About this task => All lines of the material below that include the string "California" are to be copied.

Supplied material =>
*** Block opens ***
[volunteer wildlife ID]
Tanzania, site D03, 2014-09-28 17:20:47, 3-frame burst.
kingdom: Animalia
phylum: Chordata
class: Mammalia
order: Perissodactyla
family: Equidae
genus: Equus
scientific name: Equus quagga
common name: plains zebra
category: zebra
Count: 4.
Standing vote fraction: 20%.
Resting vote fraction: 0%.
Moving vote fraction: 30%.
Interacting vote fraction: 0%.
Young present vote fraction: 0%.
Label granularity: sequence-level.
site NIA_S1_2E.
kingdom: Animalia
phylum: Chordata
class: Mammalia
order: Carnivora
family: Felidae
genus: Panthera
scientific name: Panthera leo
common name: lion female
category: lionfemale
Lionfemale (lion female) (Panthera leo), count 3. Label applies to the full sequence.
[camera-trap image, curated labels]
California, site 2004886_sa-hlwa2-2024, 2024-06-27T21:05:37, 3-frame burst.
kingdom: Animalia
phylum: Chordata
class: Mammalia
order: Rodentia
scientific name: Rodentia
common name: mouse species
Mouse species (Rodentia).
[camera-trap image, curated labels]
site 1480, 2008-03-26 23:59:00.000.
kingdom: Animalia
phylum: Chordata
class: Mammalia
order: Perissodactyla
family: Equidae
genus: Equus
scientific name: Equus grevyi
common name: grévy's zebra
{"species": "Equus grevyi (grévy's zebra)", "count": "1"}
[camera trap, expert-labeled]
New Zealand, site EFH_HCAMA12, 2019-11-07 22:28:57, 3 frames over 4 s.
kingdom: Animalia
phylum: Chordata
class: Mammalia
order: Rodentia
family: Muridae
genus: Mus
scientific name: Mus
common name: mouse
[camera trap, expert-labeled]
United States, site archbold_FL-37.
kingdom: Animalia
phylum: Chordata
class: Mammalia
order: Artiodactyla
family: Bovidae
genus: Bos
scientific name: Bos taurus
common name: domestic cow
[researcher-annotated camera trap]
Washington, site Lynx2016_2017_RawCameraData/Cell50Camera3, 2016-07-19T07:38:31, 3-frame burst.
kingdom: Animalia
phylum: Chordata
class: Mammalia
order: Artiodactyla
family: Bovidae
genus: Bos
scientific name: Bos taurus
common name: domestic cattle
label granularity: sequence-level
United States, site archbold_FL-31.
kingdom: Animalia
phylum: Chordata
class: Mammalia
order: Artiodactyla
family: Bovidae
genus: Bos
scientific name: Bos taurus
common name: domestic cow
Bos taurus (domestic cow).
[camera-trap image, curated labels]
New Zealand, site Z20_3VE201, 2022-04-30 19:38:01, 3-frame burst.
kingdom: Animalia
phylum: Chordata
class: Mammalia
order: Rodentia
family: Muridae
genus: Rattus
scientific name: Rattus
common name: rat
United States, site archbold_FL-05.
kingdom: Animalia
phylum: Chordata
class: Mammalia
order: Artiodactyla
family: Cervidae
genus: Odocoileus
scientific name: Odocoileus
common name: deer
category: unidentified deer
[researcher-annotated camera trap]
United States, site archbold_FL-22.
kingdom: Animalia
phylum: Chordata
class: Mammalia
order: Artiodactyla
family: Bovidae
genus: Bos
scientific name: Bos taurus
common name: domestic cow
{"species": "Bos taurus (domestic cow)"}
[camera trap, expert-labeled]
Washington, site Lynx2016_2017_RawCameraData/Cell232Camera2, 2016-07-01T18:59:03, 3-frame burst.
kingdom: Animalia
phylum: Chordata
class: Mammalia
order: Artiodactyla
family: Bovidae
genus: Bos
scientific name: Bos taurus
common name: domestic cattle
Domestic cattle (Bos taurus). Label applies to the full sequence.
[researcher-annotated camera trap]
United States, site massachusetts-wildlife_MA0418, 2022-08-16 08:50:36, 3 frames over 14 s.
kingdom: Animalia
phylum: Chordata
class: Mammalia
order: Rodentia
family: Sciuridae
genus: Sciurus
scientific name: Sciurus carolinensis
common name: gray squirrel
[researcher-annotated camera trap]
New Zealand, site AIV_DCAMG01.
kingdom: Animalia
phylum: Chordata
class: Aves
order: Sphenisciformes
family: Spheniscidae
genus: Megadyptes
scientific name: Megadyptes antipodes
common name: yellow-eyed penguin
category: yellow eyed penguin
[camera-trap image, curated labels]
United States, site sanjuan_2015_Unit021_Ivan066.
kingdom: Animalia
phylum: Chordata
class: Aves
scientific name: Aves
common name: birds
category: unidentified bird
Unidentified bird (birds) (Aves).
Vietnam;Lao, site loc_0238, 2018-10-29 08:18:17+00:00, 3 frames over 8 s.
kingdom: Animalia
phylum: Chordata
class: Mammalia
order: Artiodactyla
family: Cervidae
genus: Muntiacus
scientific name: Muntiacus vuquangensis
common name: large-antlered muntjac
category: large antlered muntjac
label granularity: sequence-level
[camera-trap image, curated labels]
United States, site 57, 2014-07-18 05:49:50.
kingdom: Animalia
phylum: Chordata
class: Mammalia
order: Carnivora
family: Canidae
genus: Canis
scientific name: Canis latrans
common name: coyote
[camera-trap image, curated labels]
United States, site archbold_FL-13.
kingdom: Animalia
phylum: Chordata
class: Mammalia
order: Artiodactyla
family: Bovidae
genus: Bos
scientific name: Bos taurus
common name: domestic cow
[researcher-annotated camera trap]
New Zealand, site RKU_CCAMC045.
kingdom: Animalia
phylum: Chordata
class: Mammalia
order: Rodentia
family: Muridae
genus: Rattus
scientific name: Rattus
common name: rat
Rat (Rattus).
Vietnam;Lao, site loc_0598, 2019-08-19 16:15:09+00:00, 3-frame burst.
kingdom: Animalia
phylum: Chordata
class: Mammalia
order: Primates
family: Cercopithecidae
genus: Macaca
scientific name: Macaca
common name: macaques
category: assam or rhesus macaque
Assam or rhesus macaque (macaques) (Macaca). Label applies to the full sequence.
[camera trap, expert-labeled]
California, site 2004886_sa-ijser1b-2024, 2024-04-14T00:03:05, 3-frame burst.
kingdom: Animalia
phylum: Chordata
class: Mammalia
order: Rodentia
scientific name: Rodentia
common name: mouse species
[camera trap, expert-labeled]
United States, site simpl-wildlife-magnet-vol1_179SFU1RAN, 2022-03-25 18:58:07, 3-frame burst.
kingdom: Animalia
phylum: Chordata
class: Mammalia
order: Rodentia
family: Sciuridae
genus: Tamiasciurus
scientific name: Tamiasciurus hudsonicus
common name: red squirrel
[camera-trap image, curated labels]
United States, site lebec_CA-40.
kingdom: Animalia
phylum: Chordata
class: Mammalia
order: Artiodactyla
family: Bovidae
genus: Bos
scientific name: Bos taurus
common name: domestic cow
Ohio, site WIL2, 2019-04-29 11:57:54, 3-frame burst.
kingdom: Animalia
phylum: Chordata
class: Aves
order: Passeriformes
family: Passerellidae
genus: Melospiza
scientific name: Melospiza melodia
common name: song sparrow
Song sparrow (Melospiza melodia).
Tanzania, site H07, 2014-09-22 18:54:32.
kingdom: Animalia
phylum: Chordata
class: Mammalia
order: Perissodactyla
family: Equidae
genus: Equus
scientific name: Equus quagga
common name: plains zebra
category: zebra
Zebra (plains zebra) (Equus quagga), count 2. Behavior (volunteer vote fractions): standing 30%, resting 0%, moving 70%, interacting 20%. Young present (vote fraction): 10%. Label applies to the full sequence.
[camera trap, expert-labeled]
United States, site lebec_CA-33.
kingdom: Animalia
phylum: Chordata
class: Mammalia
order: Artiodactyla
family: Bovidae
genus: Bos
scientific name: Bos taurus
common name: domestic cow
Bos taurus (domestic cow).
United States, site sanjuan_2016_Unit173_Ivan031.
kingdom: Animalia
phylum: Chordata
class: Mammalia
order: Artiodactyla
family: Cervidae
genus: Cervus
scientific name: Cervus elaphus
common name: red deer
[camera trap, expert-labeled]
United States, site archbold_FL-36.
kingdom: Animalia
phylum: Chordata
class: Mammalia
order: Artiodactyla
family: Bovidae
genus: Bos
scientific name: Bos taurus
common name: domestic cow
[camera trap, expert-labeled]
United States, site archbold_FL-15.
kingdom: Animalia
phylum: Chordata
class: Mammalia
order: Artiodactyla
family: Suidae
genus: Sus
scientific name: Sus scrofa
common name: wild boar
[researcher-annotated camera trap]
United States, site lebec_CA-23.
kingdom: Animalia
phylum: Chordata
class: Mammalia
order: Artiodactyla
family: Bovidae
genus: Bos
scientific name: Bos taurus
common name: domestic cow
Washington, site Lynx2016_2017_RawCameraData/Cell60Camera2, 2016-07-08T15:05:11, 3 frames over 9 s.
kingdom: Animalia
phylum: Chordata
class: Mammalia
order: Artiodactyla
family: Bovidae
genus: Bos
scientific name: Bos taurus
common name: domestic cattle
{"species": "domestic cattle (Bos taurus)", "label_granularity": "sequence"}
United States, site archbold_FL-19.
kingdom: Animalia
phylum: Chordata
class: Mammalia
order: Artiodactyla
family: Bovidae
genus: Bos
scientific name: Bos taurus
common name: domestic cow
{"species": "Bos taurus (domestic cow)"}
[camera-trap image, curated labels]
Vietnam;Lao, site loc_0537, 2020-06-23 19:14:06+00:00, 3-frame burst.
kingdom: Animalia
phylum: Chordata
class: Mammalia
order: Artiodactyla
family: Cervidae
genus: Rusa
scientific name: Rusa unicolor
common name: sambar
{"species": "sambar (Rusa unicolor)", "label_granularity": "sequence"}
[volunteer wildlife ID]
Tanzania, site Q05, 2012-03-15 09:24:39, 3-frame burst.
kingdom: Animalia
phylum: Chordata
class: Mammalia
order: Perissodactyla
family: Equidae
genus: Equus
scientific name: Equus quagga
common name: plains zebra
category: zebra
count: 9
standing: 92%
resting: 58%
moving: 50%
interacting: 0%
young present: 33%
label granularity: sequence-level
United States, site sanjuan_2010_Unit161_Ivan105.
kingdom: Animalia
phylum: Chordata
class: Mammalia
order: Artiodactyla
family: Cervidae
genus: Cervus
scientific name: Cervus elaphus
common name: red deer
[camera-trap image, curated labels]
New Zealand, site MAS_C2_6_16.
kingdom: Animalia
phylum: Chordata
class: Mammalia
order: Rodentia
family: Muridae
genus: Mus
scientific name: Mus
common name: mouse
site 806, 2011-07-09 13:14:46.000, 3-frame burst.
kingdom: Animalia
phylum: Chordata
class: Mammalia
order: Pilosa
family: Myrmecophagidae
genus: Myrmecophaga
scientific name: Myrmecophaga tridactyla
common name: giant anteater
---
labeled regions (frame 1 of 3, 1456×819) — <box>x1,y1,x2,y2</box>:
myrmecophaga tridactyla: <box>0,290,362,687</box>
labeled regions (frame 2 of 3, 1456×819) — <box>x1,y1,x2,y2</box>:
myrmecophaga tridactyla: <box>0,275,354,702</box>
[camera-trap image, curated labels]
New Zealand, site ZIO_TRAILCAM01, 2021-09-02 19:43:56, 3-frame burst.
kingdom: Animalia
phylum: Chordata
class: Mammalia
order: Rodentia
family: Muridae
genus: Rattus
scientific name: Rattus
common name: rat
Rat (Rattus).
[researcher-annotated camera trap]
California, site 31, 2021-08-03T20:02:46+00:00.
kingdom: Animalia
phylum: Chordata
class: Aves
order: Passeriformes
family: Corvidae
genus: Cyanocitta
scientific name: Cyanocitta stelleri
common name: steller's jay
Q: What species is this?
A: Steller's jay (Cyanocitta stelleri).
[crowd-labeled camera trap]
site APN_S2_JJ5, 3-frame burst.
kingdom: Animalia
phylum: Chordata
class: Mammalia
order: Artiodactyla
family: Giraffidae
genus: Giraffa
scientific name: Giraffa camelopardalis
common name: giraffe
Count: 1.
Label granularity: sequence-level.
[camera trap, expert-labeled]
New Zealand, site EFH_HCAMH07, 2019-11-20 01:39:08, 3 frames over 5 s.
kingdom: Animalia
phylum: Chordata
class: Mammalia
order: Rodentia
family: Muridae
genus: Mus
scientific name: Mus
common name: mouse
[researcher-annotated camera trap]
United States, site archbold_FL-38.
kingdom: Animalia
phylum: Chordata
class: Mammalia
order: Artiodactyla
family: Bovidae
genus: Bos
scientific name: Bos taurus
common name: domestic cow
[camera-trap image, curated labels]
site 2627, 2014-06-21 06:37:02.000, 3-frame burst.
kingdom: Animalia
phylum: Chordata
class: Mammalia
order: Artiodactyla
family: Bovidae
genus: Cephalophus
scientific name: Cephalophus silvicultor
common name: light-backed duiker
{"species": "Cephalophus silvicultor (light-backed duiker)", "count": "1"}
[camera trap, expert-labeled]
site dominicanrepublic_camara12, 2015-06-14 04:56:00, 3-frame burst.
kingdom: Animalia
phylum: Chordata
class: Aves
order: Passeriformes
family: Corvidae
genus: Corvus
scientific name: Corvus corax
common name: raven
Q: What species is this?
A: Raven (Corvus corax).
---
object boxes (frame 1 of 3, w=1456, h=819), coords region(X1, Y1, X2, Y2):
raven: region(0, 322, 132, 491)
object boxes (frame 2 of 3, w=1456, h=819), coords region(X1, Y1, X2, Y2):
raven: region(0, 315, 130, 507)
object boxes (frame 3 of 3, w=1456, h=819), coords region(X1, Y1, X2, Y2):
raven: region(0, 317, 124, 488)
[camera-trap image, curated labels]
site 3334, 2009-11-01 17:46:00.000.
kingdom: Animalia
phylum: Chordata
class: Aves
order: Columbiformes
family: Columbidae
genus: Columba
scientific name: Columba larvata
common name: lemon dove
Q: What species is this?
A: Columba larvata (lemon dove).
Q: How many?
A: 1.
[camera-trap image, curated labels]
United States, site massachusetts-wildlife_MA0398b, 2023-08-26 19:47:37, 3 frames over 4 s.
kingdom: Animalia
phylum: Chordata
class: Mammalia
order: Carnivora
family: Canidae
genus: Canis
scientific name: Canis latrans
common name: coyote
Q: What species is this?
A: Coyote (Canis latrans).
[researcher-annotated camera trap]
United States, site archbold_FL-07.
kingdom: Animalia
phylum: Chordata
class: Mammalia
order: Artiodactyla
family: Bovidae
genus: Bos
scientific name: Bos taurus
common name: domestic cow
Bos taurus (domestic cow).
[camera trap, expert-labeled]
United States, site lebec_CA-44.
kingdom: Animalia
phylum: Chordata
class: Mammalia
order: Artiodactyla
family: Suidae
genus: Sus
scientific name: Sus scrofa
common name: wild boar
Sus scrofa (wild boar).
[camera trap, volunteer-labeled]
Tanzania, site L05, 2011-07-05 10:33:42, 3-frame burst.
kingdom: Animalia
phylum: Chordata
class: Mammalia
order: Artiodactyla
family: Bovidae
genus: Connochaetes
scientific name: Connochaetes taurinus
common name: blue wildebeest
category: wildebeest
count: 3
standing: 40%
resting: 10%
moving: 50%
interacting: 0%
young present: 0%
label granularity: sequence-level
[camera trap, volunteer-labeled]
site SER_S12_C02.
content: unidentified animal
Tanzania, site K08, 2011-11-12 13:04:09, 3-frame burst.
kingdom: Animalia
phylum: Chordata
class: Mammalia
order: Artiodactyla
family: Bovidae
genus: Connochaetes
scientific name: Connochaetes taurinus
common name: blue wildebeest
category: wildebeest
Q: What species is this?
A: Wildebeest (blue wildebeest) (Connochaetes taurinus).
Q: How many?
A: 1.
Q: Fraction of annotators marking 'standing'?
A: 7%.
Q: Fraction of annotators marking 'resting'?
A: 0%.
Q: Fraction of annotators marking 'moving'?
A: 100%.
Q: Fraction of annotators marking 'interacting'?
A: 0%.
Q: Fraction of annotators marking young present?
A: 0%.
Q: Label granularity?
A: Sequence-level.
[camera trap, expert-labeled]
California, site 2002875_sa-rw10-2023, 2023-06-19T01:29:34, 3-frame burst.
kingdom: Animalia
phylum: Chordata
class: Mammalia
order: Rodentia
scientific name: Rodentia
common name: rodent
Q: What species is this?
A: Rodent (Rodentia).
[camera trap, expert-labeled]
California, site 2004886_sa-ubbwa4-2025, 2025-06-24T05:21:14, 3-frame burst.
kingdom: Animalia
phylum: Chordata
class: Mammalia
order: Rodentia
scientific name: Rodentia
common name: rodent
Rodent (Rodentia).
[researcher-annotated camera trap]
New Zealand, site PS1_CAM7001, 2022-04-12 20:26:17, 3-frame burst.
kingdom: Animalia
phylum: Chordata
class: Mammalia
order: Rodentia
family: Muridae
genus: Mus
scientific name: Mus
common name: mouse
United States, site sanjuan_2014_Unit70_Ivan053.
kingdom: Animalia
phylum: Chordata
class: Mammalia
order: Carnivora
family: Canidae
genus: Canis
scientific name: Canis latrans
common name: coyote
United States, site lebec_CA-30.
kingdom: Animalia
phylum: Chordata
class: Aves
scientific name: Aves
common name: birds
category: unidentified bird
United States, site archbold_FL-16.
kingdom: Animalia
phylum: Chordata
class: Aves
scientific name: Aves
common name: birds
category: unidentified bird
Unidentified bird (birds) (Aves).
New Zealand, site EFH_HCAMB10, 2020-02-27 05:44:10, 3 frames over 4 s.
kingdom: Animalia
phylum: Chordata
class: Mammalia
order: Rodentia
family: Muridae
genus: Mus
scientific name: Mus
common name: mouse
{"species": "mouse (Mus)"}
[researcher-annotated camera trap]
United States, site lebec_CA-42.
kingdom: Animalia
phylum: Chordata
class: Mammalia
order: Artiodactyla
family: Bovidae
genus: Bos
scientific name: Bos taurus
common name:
*** Block closes ***
Result of this task =>
California, site 2004886_sa-hlwa2-2024, 2024-06-27T21:05:37, 3-frame burst.
California, site 2004886_sa-ijser1b-2024, 2024-04-14T00:03:05, 3-frame burst.
California, site 31, 2021-08-03T20:02:46+00:00.
California, site 2002875_sa-rw10-2023, 2023-06-19T01:29:34, 3-frame burst.
California, site 2004886_sa-ubbwa4-2025, 2025-06-24T05:21:14, 3-frame burst.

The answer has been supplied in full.